5 Reasons Why You Should Stop Estimating User Stories

Story point estimation is now commonplace for most software development teams. However, it’s typically more out of obligation than necessity. Oftentimes, it results in minimal impact and your developers’ estimates don’t result in less work being committed to by the team.. Today, we’ll focus on discussing why story points may not be useful for your team and why you should consider forgetting it completely.

1. You don’t waste time on estimation

Estimation takes time. Even if you do planning poker and use story points, it still takes time. What do you do to improve estimation accuracy? You gather some data, analyze the data and discuss the results. You are spending time on all that. But are you sure that estimates really provide any value? Most likely not. It is a waste. You’d better spend this time doing something important for the product. There may times when you absolutely have to estimate user stories. But in 9 cases out of 10 it will not be necessary.

2. You shouldn’t explain to higher managers why it took soooo loooooooong

If you don’t have estimates, you can speak without fear and explain things clearly. You can enumerate problems and explain how they were resolved. You can show that you work really hard and take all the necessary actions to release this story as soon as possible with great quality.

If you have estimates, be ready to hear something like “you screwed up, maaan! You had to deliver this feature till the end of the month! What the f%$k is going on?” as an argument. The team put themselves on a weak side immediately and have to care about deadlines more, not about quality or a better solution. Is it something you really need?
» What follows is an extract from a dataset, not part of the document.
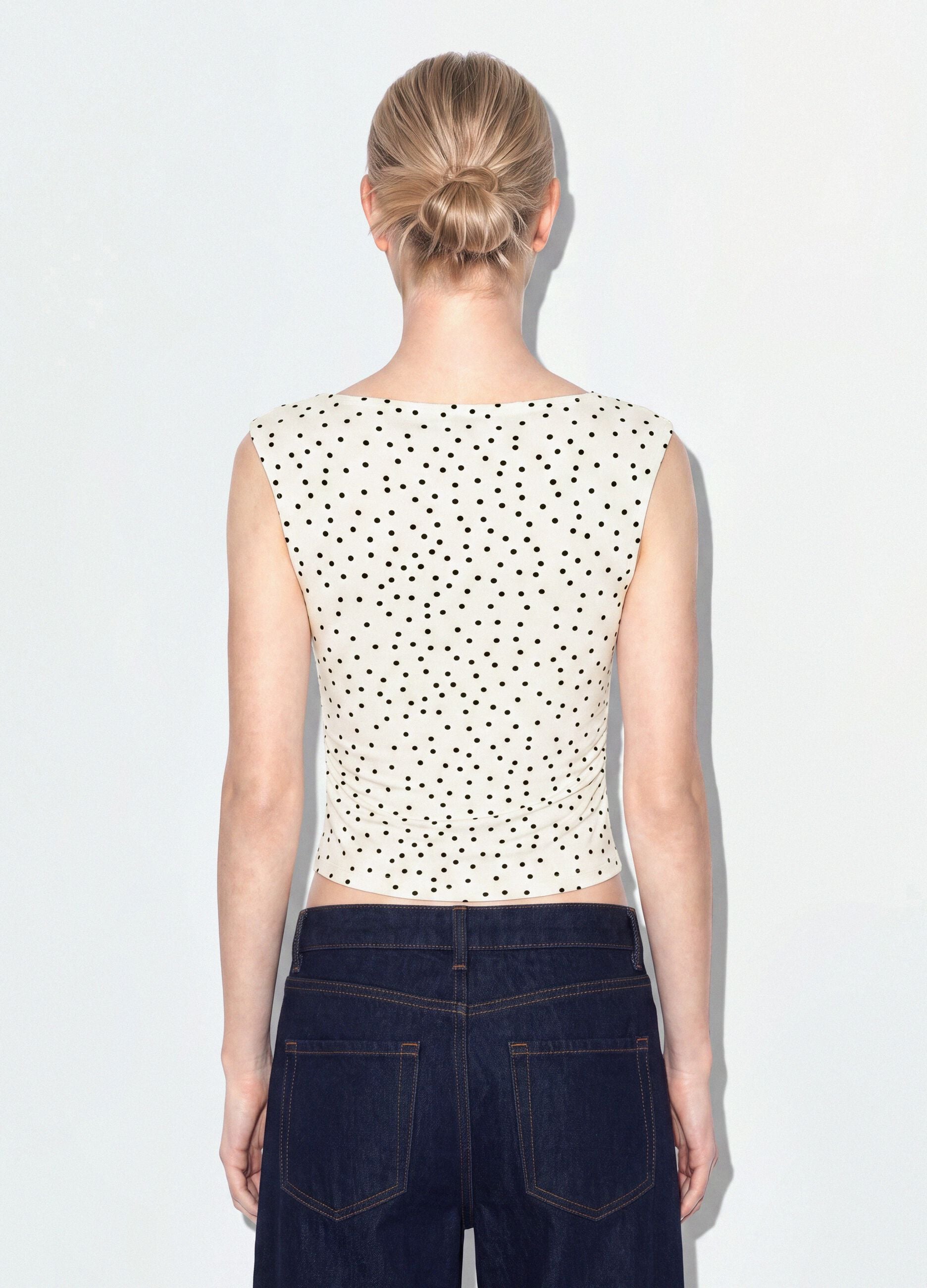 Top bianco asimmetrico monospalla in viscosa elasticizzata a pois slim fit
3. You don’t give promises that are hard to keep

You are not relying on people’s optimism (which is built in). People are optimists (almost all of them) and inevitably give optimistic estimates. You can use complex formulas or very simple rules to have better estimates, but is it really worth it? You can spend many hours defining correct formula for exactly this development team. People will not trust you, since you (rightfully) don’t believe in their estimates. Numbers will look “made up” and still you will have incorrect estimates in the end.

4. You don’t put additional pressure on development team

In some teams Estimate is equal to Deadline. That’s bad. What do you do to meet the estimate? Compromise quality? Tolerate average architectural solution? Abandon polishing? All that leads to poor solutions that end users will not like. It is better (almost always) to spend more time, than planned, and release something really usable and useful. A common reason why a team member is unable to estimate a story is because they fear being held to an artificial deadline that can impact the quality of their work.

5. You focus on really important things

Imagine, you have a planning poker session and estimate all stories inside an epic. You sum up all the stories and define it as a 1000 pts epic. You just stick a “fear” label on the epic. People do fear large problems. A 1000pt problem is huge and psychologically it is harder to decide “let’s start it right now”. Product Owner will have a temptation to implement 100 smaller user stories instead of this huge epic. However, it may be a bad decision. This epic may be really important, the morst important thing for the product.

Ultimately, help your team focus on the tasks at hand rather than loading up sprints with tasks and stories with inaccurate point estimates.